━━━ Data shown

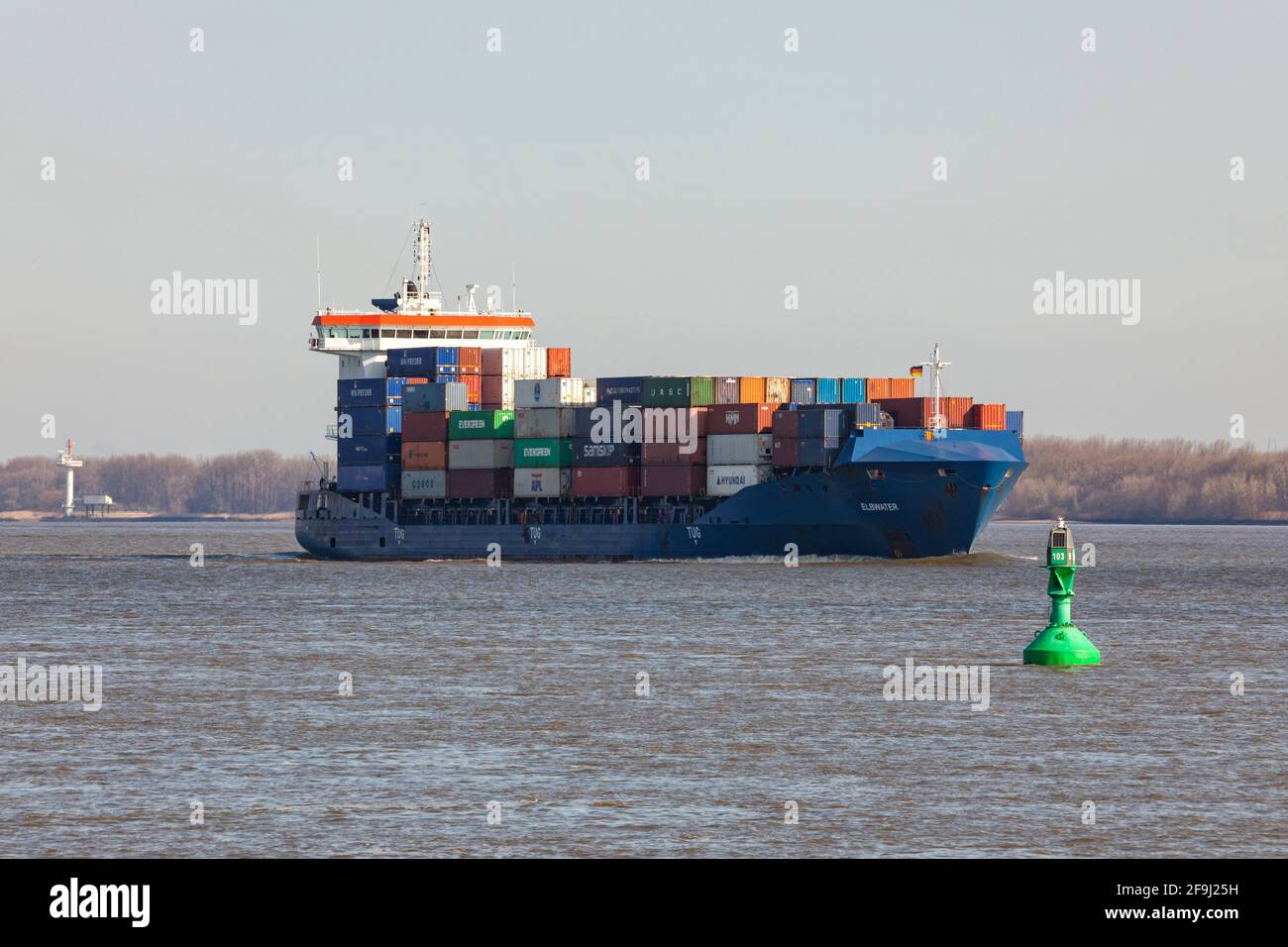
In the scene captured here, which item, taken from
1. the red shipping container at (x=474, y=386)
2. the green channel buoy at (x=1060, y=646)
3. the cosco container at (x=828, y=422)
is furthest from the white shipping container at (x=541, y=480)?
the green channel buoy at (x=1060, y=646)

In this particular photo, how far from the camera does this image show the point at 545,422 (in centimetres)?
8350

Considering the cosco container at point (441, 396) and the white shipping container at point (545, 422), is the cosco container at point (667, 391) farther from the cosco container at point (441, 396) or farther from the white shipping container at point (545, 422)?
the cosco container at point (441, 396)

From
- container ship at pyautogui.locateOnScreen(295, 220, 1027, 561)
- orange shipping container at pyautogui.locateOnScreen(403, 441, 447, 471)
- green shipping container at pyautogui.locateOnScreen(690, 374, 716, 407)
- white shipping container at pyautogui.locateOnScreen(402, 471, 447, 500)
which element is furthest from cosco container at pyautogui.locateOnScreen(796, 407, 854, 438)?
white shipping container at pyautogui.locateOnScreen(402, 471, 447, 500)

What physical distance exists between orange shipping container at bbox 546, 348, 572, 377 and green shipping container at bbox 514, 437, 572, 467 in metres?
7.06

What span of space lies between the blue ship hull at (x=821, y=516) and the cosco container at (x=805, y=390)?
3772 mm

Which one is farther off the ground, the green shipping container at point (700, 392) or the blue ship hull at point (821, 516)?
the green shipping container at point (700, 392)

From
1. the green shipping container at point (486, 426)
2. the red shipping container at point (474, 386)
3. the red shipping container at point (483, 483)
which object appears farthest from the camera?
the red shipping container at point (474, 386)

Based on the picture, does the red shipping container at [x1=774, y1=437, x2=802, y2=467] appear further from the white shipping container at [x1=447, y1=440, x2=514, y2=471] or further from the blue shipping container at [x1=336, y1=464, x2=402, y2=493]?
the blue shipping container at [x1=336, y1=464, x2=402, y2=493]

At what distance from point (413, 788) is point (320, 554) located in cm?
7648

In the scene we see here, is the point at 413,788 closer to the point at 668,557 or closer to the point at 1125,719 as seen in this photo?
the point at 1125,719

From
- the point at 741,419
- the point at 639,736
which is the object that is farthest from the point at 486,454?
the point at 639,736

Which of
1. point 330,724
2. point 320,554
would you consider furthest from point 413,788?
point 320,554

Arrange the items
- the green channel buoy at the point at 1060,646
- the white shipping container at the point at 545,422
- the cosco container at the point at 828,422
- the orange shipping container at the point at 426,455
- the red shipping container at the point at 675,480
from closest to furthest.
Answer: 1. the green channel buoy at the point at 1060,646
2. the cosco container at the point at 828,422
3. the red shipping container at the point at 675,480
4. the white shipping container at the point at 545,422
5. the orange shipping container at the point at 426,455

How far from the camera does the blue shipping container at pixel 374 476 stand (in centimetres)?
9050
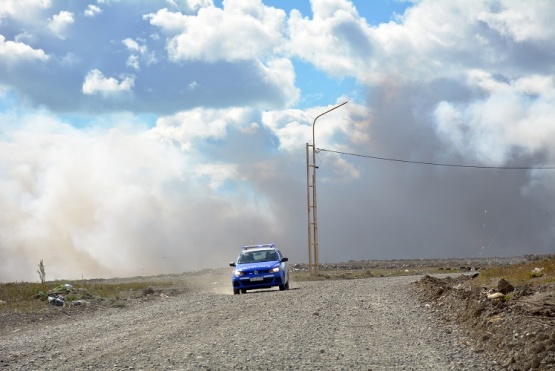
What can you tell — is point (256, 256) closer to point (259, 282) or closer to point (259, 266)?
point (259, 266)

━━━━━━

Request
Leaving aside the images, write out the entries above word for word.

Task answer
In the scene captured here, which item, taken from
1. the red shipping container at (x=474, y=386)
2. the green channel buoy at (x=1060, y=646)
3. the cosco container at (x=828, y=422)
is furthest from the white shipping container at (x=541, y=480)?
the green channel buoy at (x=1060, y=646)

In this particular photo, how far from the camera does this image show the point at 545,422 (in centimetres)?
8350

Considering the cosco container at point (441, 396) and the white shipping container at point (545, 422), is the cosco container at point (667, 391) farther from the cosco container at point (441, 396) or farther from the white shipping container at point (545, 422)?
the cosco container at point (441, 396)

From
- container ship at pyautogui.locateOnScreen(295, 220, 1027, 561)
- orange shipping container at pyautogui.locateOnScreen(403, 441, 447, 471)
- green shipping container at pyautogui.locateOnScreen(690, 374, 716, 407)
- white shipping container at pyautogui.locateOnScreen(402, 471, 447, 500)
which element is furthest from cosco container at pyautogui.locateOnScreen(796, 407, 854, 438)?
white shipping container at pyautogui.locateOnScreen(402, 471, 447, 500)

What physical distance exists between orange shipping container at bbox 546, 348, 572, 377 and green shipping container at bbox 514, 437, 572, 467 in metres?
7.06

What span of space lies between the blue ship hull at (x=821, y=516) and the cosco container at (x=805, y=390)?
3772 mm

Which one is farther off the ground, the green shipping container at point (700, 392) or the blue ship hull at point (821, 516)?
the green shipping container at point (700, 392)

From
1. the green shipping container at point (486, 426)
2. the red shipping container at point (474, 386)
3. the red shipping container at point (483, 483)
which object appears farthest from the camera?
the red shipping container at point (474, 386)

Based on the picture, does the red shipping container at [x1=774, y1=437, x2=802, y2=467] appear further from the white shipping container at [x1=447, y1=440, x2=514, y2=471] or further from the blue shipping container at [x1=336, y1=464, x2=402, y2=493]?
the blue shipping container at [x1=336, y1=464, x2=402, y2=493]

At what distance from point (413, 788) is point (320, 554) located in cm?
7648

In the scene we see here, is the point at 413,788 closer to the point at 668,557 or closer to the point at 1125,719 as seen in this photo?
the point at 1125,719

From
- the point at 741,419
- the point at 639,736
which is the object that is farthest from the point at 486,454?
the point at 639,736

Which of
1. point 330,724
2. point 320,554
would you consider furthest from point 413,788?
point 320,554

Arrange the items
- the green channel buoy at the point at 1060,646
- the white shipping container at the point at 545,422
- the cosco container at the point at 828,422
- the orange shipping container at the point at 426,455
- the red shipping container at the point at 675,480
from closest to furthest.
Answer: 1. the green channel buoy at the point at 1060,646
2. the cosco container at the point at 828,422
3. the red shipping container at the point at 675,480
4. the white shipping container at the point at 545,422
5. the orange shipping container at the point at 426,455

How far from the camera does the blue shipping container at pixel 374 476 stand (in centimetres)?
9050
What can you tell — is point (256, 256) closer to point (259, 282) or closer to point (259, 266)?
point (259, 266)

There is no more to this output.